= What you need to do =
Copy out the rows below word for word, beginning at the line that contains "Of the available" and stopping after the line that contains "3.85 metres".

= Given records =
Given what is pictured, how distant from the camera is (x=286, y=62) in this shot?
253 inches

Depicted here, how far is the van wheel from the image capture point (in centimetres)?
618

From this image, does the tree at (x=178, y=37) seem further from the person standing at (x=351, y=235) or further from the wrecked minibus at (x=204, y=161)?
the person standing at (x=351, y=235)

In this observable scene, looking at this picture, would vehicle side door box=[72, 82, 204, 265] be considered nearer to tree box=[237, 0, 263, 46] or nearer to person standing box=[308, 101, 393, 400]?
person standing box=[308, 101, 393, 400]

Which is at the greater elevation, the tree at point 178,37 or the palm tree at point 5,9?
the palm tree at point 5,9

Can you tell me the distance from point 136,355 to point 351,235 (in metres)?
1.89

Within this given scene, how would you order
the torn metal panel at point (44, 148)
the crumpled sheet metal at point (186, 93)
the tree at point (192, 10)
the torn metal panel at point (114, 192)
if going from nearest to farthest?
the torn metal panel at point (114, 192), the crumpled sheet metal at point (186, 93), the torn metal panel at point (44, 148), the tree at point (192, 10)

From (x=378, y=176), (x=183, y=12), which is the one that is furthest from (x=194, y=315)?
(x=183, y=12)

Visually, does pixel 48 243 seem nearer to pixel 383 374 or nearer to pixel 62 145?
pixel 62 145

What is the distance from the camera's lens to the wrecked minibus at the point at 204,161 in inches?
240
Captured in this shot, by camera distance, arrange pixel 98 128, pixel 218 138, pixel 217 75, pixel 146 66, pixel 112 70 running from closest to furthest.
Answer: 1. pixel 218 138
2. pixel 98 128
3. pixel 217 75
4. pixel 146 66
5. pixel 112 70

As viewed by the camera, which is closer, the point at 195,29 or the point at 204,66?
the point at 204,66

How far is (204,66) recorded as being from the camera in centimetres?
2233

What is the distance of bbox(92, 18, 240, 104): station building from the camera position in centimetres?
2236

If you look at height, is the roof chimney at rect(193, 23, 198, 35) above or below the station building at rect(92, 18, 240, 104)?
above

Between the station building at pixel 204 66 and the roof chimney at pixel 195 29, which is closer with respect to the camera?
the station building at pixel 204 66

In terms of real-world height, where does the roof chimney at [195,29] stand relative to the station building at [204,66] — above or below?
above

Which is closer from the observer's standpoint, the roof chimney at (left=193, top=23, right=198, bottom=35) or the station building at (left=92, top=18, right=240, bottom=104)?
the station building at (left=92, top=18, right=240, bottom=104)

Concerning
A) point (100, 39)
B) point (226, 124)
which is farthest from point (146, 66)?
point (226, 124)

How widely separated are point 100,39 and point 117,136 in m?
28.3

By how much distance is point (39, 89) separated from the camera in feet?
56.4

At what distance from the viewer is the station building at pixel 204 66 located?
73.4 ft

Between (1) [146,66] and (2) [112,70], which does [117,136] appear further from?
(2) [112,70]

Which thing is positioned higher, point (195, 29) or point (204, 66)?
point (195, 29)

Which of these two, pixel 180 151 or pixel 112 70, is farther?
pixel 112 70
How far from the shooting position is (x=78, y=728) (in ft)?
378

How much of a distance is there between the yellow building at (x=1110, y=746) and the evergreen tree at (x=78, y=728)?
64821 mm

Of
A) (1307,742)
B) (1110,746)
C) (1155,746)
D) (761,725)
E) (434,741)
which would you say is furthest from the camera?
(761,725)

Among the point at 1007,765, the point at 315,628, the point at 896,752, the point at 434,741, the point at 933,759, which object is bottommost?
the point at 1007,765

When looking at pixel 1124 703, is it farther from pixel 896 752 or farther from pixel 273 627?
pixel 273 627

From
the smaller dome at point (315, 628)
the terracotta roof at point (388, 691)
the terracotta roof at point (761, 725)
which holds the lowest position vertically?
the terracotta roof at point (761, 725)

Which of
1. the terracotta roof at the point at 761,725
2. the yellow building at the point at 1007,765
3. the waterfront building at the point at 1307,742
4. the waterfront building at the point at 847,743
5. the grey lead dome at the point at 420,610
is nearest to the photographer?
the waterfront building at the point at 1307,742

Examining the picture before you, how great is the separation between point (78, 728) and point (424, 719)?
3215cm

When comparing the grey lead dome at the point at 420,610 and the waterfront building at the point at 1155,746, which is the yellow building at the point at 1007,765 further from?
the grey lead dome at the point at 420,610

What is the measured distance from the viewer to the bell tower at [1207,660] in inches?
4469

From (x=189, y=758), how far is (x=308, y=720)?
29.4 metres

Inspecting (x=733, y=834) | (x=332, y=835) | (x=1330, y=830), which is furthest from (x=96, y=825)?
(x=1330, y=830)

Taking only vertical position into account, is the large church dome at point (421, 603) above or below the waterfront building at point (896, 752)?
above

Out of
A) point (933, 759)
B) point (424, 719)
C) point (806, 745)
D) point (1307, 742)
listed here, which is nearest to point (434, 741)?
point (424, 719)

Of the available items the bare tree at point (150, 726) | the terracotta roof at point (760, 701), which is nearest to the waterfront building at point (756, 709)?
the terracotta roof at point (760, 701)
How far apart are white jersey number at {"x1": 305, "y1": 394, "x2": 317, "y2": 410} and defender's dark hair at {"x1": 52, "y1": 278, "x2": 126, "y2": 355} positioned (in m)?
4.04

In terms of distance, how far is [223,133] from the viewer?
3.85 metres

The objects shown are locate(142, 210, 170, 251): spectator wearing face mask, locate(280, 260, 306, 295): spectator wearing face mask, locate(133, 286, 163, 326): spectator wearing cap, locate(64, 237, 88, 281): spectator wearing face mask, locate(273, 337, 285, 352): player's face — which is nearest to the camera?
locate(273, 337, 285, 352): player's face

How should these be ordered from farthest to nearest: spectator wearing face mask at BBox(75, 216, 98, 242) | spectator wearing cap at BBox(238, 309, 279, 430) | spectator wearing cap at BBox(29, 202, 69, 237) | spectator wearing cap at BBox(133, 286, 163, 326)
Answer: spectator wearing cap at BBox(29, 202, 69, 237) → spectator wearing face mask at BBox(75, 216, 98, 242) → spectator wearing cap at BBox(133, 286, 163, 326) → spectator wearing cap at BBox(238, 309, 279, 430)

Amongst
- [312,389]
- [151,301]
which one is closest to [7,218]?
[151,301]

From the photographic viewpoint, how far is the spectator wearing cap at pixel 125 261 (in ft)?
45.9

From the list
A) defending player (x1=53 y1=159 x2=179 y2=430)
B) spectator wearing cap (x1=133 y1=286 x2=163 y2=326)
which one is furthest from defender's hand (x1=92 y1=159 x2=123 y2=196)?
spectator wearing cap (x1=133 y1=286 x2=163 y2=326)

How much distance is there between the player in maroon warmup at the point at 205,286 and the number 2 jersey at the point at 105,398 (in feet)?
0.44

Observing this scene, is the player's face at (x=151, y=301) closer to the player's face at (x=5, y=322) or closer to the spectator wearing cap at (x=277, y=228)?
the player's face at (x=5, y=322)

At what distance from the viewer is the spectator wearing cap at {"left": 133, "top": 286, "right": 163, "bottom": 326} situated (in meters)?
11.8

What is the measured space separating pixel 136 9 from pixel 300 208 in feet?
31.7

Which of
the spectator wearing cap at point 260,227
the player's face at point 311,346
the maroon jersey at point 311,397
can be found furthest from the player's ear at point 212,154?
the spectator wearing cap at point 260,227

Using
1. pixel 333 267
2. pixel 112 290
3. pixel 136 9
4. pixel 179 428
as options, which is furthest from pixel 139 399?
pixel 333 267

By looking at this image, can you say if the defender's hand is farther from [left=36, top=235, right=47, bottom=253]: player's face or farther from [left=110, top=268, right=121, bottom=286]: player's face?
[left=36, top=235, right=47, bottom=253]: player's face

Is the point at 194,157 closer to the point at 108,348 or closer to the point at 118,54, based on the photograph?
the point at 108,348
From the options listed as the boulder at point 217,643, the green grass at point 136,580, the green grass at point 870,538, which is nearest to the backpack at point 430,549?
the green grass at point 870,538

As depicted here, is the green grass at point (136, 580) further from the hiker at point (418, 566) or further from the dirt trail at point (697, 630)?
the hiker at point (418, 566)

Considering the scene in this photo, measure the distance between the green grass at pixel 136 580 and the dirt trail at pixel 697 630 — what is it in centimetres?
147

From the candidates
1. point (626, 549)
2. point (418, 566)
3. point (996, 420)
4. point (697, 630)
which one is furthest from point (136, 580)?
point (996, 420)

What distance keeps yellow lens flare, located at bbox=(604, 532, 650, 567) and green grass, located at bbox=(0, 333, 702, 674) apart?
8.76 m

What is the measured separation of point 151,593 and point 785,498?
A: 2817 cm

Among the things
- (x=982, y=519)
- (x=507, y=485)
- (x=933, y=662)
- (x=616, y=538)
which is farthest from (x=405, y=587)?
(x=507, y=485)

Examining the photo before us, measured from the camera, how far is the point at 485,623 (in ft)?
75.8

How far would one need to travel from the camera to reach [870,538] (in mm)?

= The result =
Of the available items the bare tree at point (150, 726) | the terracotta roof at point (760, 701), which is nearest to the waterfront building at point (756, 709)?
the terracotta roof at point (760, 701)
How far apart are white jersey number at {"x1": 305, "y1": 394, "x2": 317, "y2": 410} and defender's dark hair at {"x1": 52, "y1": 278, "x2": 126, "y2": 355} positioned (in m)?
4.04

In terms of distance, how far is [223,133] from the viewer?
3.85 metres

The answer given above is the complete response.